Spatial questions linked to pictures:
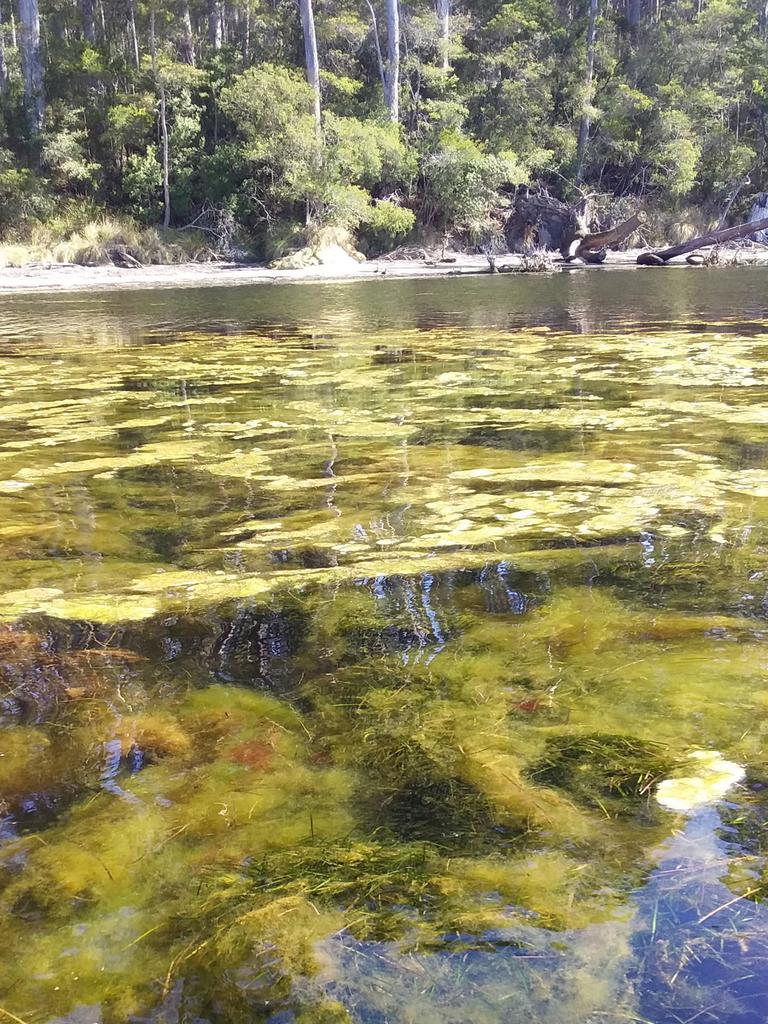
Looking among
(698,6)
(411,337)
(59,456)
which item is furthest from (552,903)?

Given instruction. Render the lines of all the rows above as a Markdown table with the columns No. and Text, skipping blank lines. Leave the pictures out.

Output below.
| No. | Text |
|---|---|
| 1 | Looking among |
| 2 | (698,6) |
| 3 | (411,337) |
| 4 | (59,456) |
| 5 | which item is furthest from (552,903)? |